- **Perintah Tugas**
Tolong tuliskan lanjutan kutipan tentang hukum pengangkutan laut dan udara di bawah ini, dimulai tepat setelah kalimat terakhirnya.

- **Kutipan**
* * * * * * *
Menurut Pasal 4 Peraturan Pelaksana Nomoe 82 Tahun 1999 tentang Angkutan di Perairan,yang dimaksud dengan pengangkutan laut luar negeri adalah: “penyelenggaraan ngkutan laut yang dilakukan oleh perusahaan angkutan laut nasional dan angkutan laut asing, dengan menggunakan kapal berbendera Indonesia, yang terbuka untuk perdagangan laut luar negeri ke pelabuhan luar negeri atau sebaliknya dan tidak melakukan kegiatan angkutan laut antar pulau”.
Pengangkutan laut luar negeri memiliki tujuan untuk mengadakan kerjasama di pemerintahan dalam kaitannya untuk meningkatkan bidang perekonomian khususnya ekspor impor, selain itu dengan keluar masuknya kapal dapat meningkatkan pendapatan devisa negara khususnya Indonesia. Jenis-jenis pengangkutan laut luar negeri, antara lain:
e.)    Pelayaran Samudera Dekat, adalah pelayran ke pelabuhan negara tetangga dan tidak melebihi jarak 3.000 mil laut dari pelabuhan terluas Indonesia dan tanpa memandang jurusan
f.)     Pelayaran Samudera, adalah pelayarn keluar dari luar negeri dan bukan merupakan pelayaran samudera dekat.
Terkait dengan hal yang dijabarkan diatas, maka jelaslah bahwa fungsi pengangkutan pada umumnya adalah memindahkan barang dan/atau orang dari suatu tempat ke tempat lain dengan maksud untuk meningkatkan guna dan nilai dan fungsi pengangkutan tersebut berlaku di semua bidang kehidupan seperti: politik, sosial, ekonomi, dan kebudayaan.      
3. Pengangkuta Udara
            Pengangkutan udara menurut Konverensi Warsawa 1929 adalah meliputi jangka waktu selama bagasi atau kargo tersebut berada di dalam pengawasan pengangkut, baik didalam pelabuhan udara atau di dalam pesawat udara, atau di tempat lain dalam hal terjadinya pendaratan di luar pelabuhan udara.[28]
            Angkutan udara menurut Peraturan Pemerintah Nomor 40 tahun 1995 adalah setiap kegiatan dengan menggunakan pesawat untuk mengankut penumpang, Kargo, dan pos untuk satu perjalanan atau lebih dari satu bandara ke bandara lain atau beberapa bandara.[29]
            Angkutan Udara menurut Undang-undang Nomor 1 Tahun 2009 Tentng penerbangan adalah setiap kegiatan dengan menggunakan pesawat udara untuk mengangkutv penumpang, kargo, dan pos untuk satu perjalanan atau lebih dari satu Bandar udara ke Bandar udara yang lain atau beberapa Bandar udara.[30]
            Abdulkadir Muhammad berpendapat:
Yaitu keseluruhan aturan hukum yang mengatur tentang pengangkutan niaga.[31]
            Dapat ditarik kesimpulan bahwa hukum pengangkutan udara adalah keseluruhan peraturan yang mengtur segala sesuatu yang berkaitan denagn kegiatan pengangkutan udara.
* * * * * * *
- **Data yang Diberikan**
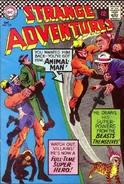 Strange Adventures Vol 1 195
* * * * * * *
- **Kotak Jawaban**
Pihak yang Terlibat
            Yang dimaksud dengan pihak-pihak dalam pengangkutan adalah para subjek hukum sebagai pendukung hak dan kewajiban dalam hubungan hukum pengangkutan, yaitu pihak-pihak yang terlibat secar langsung dalam proses perjanjian sebagai pihak dalam perjanjian pengangkutan. Mereka terdiri atas :[32]
·         Pihak pengangkut;
·         Pihak penumpang;
·         Pihak pengirim dan;
·         Pihak penerima.
Sedangkan menurut Wiwoho Soedjono menjelskan bahwa di dalam pengangkutan terutama mengenai pengangkutan barang, maka perlu diperhatikan tiga unsure yaitu : pihak pengirim barang, pihak penerima barang, dan barang itu sendiri.[33]
·         Pihak pengangkut (penyedia jasa angkutan), yakni pihak yang berkewajiban memberikan pelayanan jasa angkutan, barang dan berhak atas penerimaan pembayaran tarif angkutan sesuai yang telah diperjanjikan.
·         Pihak penumpang (pengguna jasa angkutan, yakni pihak yang berhak mendapatkan jasa angkutan penumpang dan berkewajiban untuk membayar tariff (ongkos) angkutan sesusi dengan yang telah di tetapkan.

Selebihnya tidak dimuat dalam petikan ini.